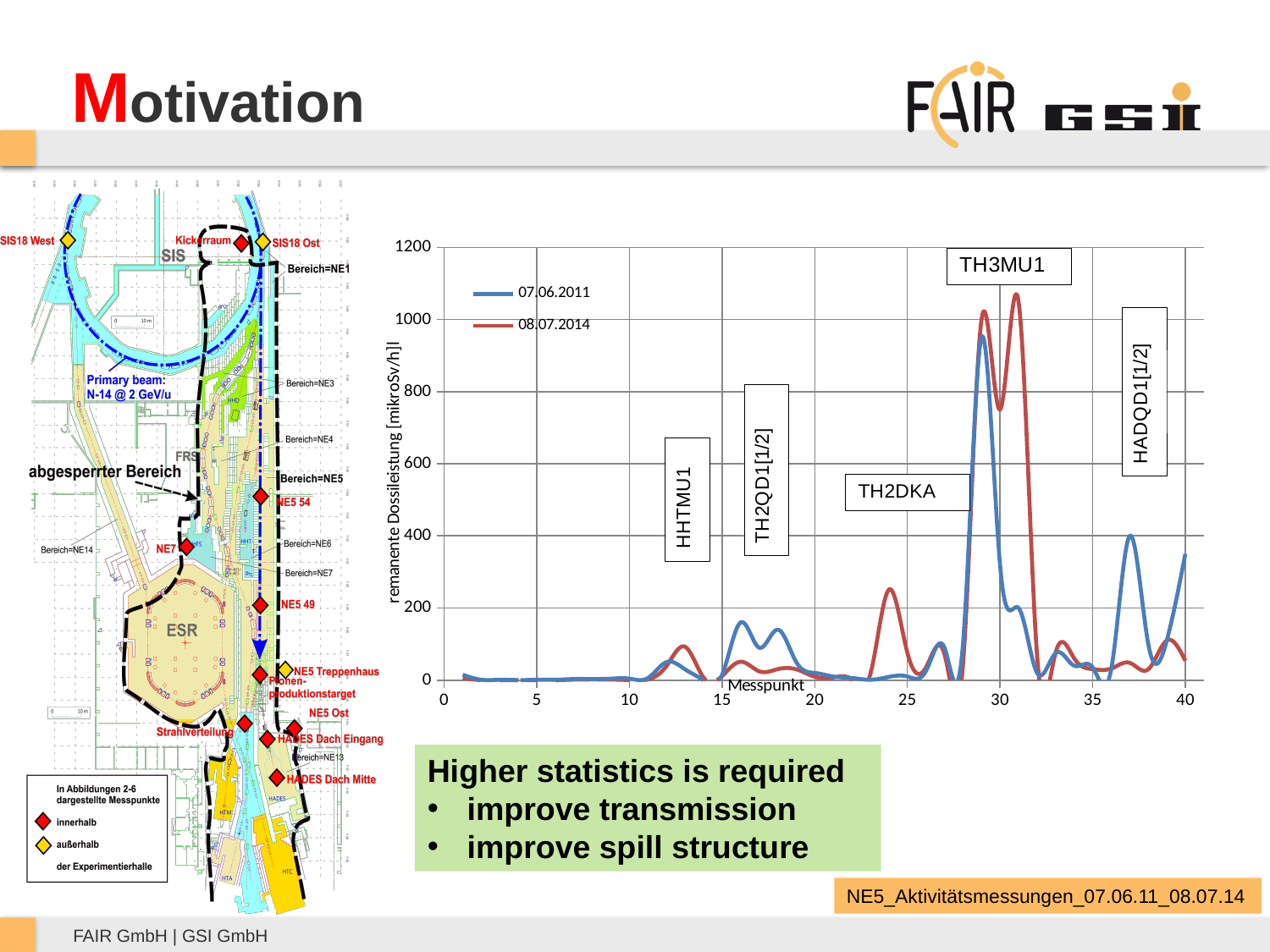
Is the value of the 07.06.2011 series at Messpunkt 37 greater or less than 200? greater Is the value of the 08.07.2014 series at Messpunkt 24 greater or less than 200? greater Is the highest value of the 07.06.2011 series greater or less than 800? greater Which two dates are listed in the chart legend? 07.06.2011 and 08.07.2014 How many series does the legend of the chart list? 2 Which annotation label is placed above the highest peak of the chart? TH3MU1 What is the label of the y axis of the chart? remanente Dosisleistung [mikroSv/h] Which series, 07.06.2011 or 08.07.2014, reaches the higher peak value on the chart? 08.07.2014 What type of chart is shown on the slide? line chart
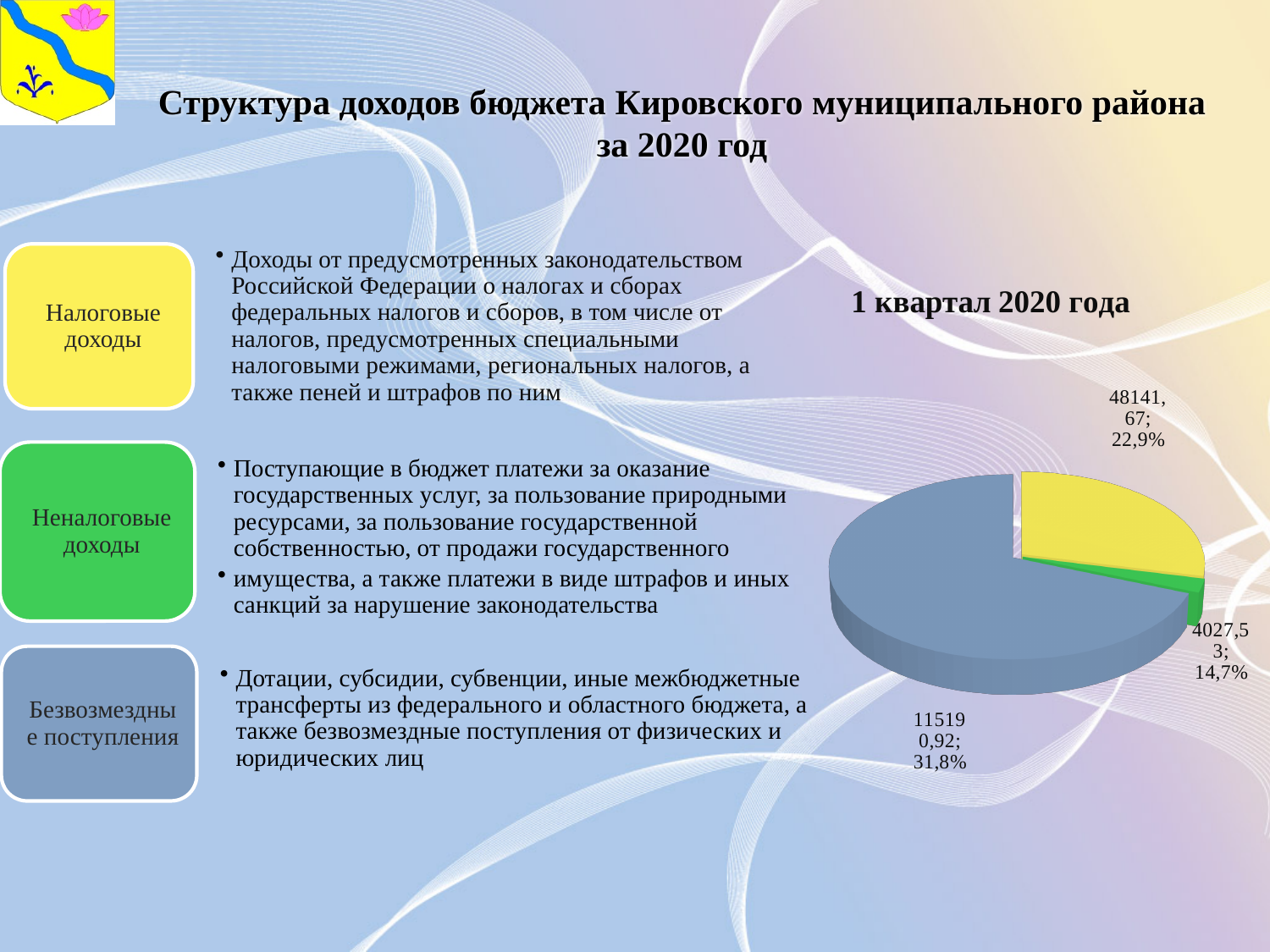
What value is printed on the blue slice of the pie chart? 115190,92 What is the title of the chart on the slide? 1 квартал 2020 года Which slice of the pie chart has the smallest value? the green slice (4027,53) Which slice of the pie chart has the largest value? the blue slice (115190,92) What value is printed on the yellow slice of the pie chart? 48141,67 What value is printed on the green slice of the pie chart? 4027,53 What is the difference between the values of the yellow slice and the green slice? 44114,14 What percentage share is shown for the green slice of the pie chart? 14,7% What percentage share is shown for the yellow slice of the pie chart? 22,9% How many slices does the pie chart have? 3 What kind of chart is shown on the slide? pie chart What percentage share is shown for the blue slice of the pie chart? 31,8%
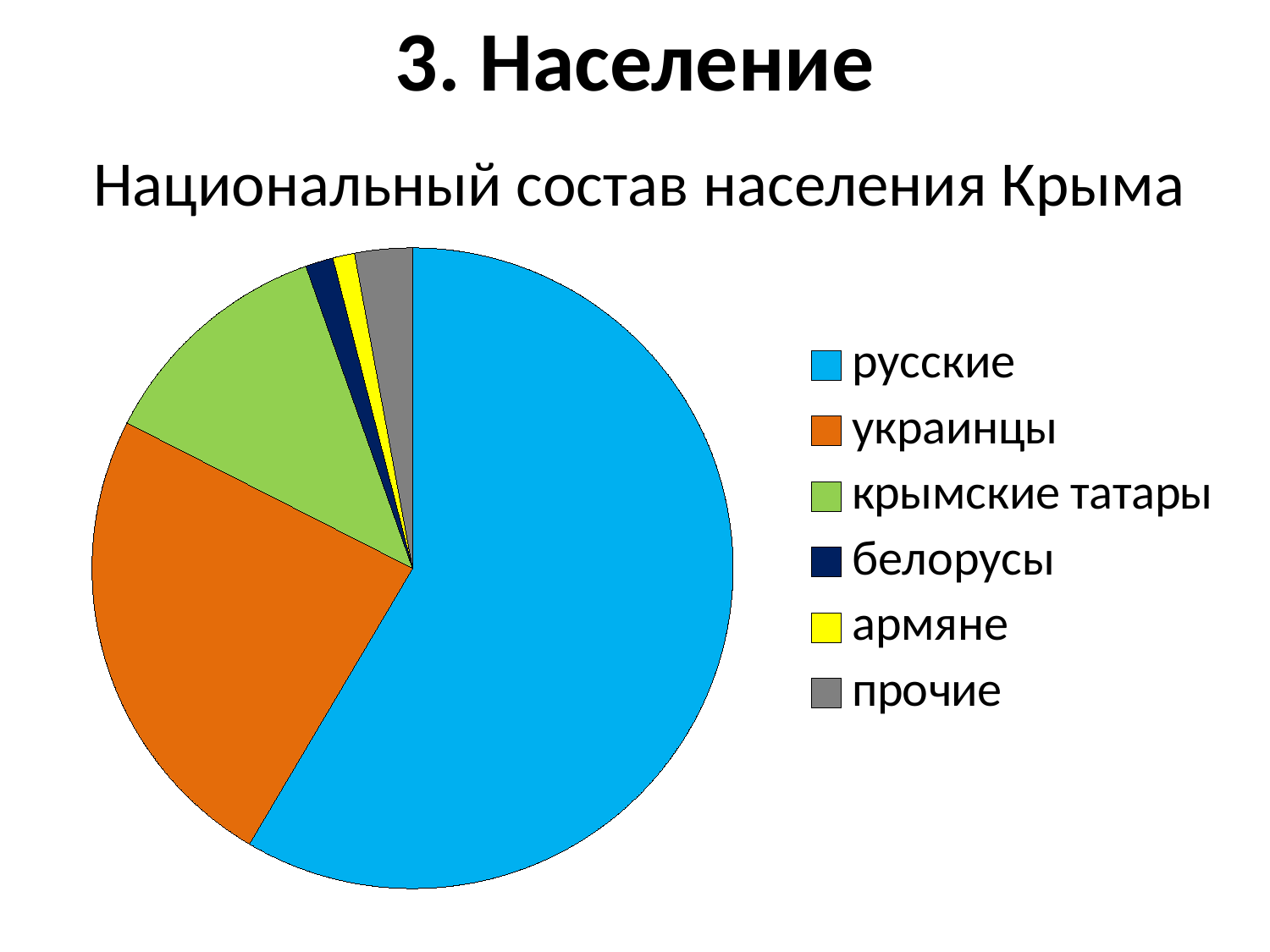
How many categories does the legend of the pie chart list? 6 Which slice is larger, русские or украинцы? русские Does the slice for русские take up more or less than half of the pie? more What kind of chart is shown on the slide? pie chart Which slice is larger, украинцы or крымские татары? украинцы Which slice is larger, прочие or белорусы? прочие What is the title of the chart? Национальный состав населения Крыма Which category is the second largest slice of the pie? украинцы What colour is the slice for русские? light blue Which category has the largest slice of the pie? русские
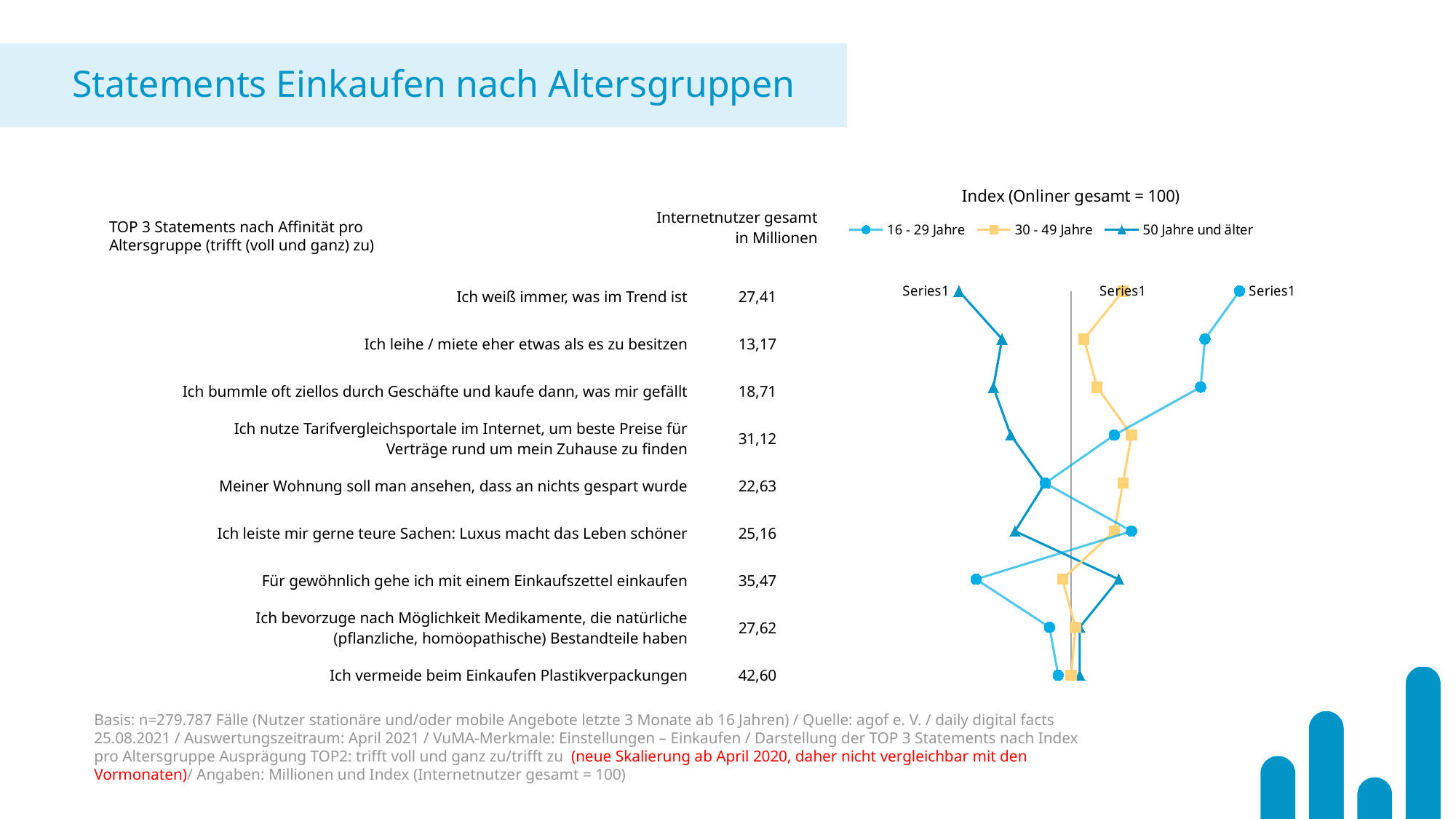
Which statement has the lowest Internetnutzer gesamt in Millionen? Ich leihe / miete eher etwas als es zu besitzen What kind of chart is shown on the slide? line chart For 'Ich weiß immer, was im Trend ist', which series has the higher index value: 16 - 29 Jahre or 50 Jahre und älter? 16 - 29 Jahre What is the value of Internetnutzer gesamt in Millionen for 'Ich vermeide beim Einkaufen Plastikverpackungen'? 42,60 How many statements are plotted in the chart? 9 Is the index value for 50 Jahre und älter for 'Ich weiß immer, was im Trend ist' greater or less than 100? less Which statement has the highest Internetnutzer gesamt in Millionen? Ich vermeide beim Einkaufen Plastikverpackungen Which age groups are listed in the chart legend? 16 - 29 Jahre, 30 - 49 Jahre, 50 Jahre und älter Is the index value for 16 - 29 Jahre for 'Für gewöhnlich gehe ich mit einem Einkaufszettel einkaufen' greater or less than 100? less Is the index value for 16 - 29 Jahre for 'Ich weiß immer, was im Trend ist' greater or less than 100? greater How many series does the chart legend list? 3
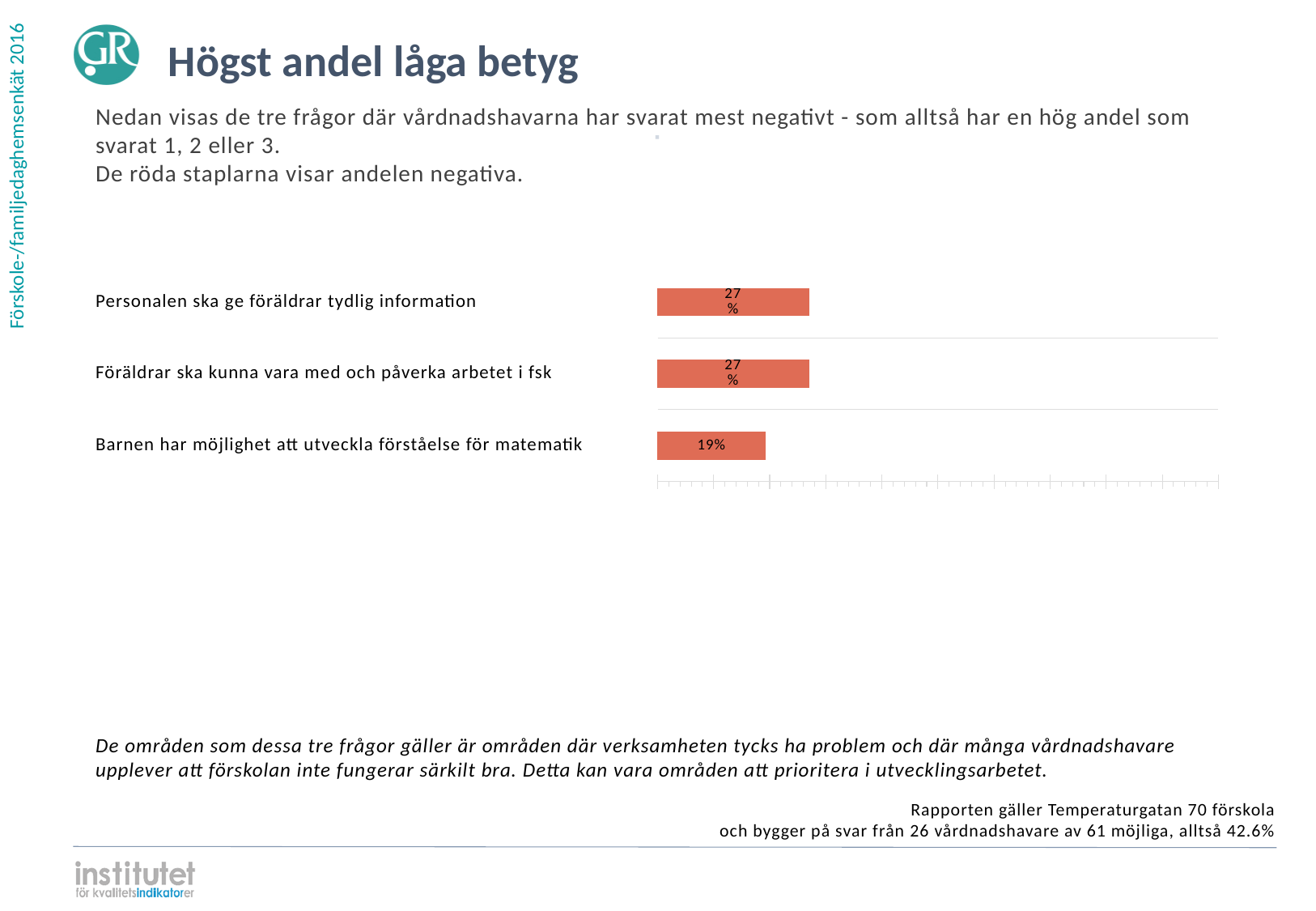
Which category has the lowest value? Barnen har möjlighet att utveckla förståelse för matematik What is the title of the slide containing the chart? Högst andel låga betyg What is the value for "Personalen ska ge föräldrar tydlig information"? 27% What colour are the bars in the chart? Red How many categories are shown in the chart? 3 Which is larger: the value for "Föräldrar ska kunna vara med och påverka arbetet i fsk" or the value for "Barnen har möjlighet att utveckla förståelse för matematik"? Föräldrar ska kunna vara med och påverka arbetet i fsk What is the value for "Föräldrar ska kunna vara med och påverka arbetet i fsk"? 27% What kind of chart is shown on the slide? Bar chart What is the value for "Barnen har möjlighet att utveckla förståelse för matematik"? 19% What is the difference between the value for "Personalen ska ge föräldrar tydlig information" and the value for "Barnen har möjlighet att utveckla förståelse för matematik"? 8 percentage points How many categories have a value of 27%? 2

★ ★ ★ ★

> PROBLEM TO SOLVE
Please copy the text of every entry above word for word, leaving out the pictures.

> ANSWER TO THIS TASK
Is the value of the 07.06.2011 series at Messpunkt 37 greater or less than 200? greater Is the value of the 08.07.2014 series at Messpunkt 24 greater or less than 200? greater Is the highest value of the 07.06.2011 series greater or less than 800? greater Which two dates are listed in the chart legend? 07.06.2011 and 08.07.2014 How many series does the legend of the chart list? 2 Which annotation label is placed above the highest peak of the chart? TH3MU1 What is the label of the y axis of the chart? remanente Dosisleistung [mikroSv/h] Which series, 07.06.2011 or 08.07.2014, reaches the higher peak value on the chart? 08.07.2014 What type of chart is shown on the slide? line chart
What value is printed on the blue slice of the pie chart? 115190,92 What is the title of the chart on the slide? 1 квартал 2020 года Which slice of the pie chart has the smallest value? the green slice (4027,53) Which slice of the pie chart has the largest value? the blue slice (115190,92) What value is printed on the yellow slice of the pie chart? 48141,67 What value is printed on the green slice of the pie chart? 4027,53 What is the difference between the values of the yellow slice and the green slice? 44114,14 What percentage share is shown for the green slice of the pie chart? 14,7% What percentage share is shown for the yellow slice of the pie chart? 22,9% How many slices does the pie chart have? 3 What kind of chart is shown on the slide? pie chart What percentage share is shown for the blue slice of the pie chart? 31,8%
How many categories does the legend of the pie chart list? 6 Which slice is larger, русские or украинцы? русские Does the slice for русские take up more or less than half of the pie? more What kind of chart is shown on the slide? pie chart Which slice is larger, украинцы or крымские татары? украинцы Which slice is larger, прочие or белорусы? прочие What is the title of the chart? Национальный состав населения Крыма Which category is the second largest slice of the pie? украинцы What colour is the slice for русские? light blue Which category has the largest slice of the pie? русские
Which statement has the lowest Internetnutzer gesamt in Millionen? Ich leihe / miete eher etwas als es zu besitzen What kind of chart is shown on the slide? line chart For 'Ich weiß immer, was im Trend ist', which series has the higher index value: 16 - 29 Jahre or 50 Jahre und älter? 16 - 29 Jahre What is the value of Internetnutzer gesamt in Millionen for 'Ich vermeide beim Einkaufen Plastikverpackungen'? 42,60 How many statements are plotted in the chart? 9 Is the index value for 50 Jahre und älter for 'Ich weiß immer, was im Trend ist' greater or less than 100? less Which statement has the highest Internetnutzer gesamt in Millionen? Ich vermeide beim Einkaufen Plastikverpackungen Which age groups are listed in the chart legend? 16 - 29 Jahre, 30 - 49 Jahre, 50 Jahre und älter Is the index value for 16 - 29 Jahre for 'Für gewöhnlich gehe ich mit einem Einkaufszettel einkaufen' greater or less than 100? less Is the index value for 16 - 29 Jahre for 'Ich weiß immer, was im Trend ist' greater or less than 100? greater How many series does the chart legend list? 3
Which category has the lowest value? Barnen har möjlighet att utveckla förståelse för matematik What is the title of the slide containing the chart? Högst andel låga betyg What is the value for "Personalen ska ge föräldrar tydlig information"? 27% What colour are the bars in the chart? Red How many categories are shown in the chart? 3 Which is larger: the value for "Föräldrar ska kunna vara med och påverka arbetet i fsk" or the value for "Barnen har möjlighet att utveckla förståelse för matematik"? Föräldrar ska kunna vara med och påverka arbetet i fsk What is the value for "Föräldrar ska kunna vara med och påverka arbetet i fsk"? 27% What kind of chart is shown on the slide? Bar chart What is the value for "Barnen har möjlighet att utveckla förståelse för matematik"? 19% What is the difference between the value for "Personalen ska ge föräldrar tydlig information" and the value for "Barnen har möjlighet att utveckla förståelse för matematik"? 8 percentage points How many categories have a value of 27%? 2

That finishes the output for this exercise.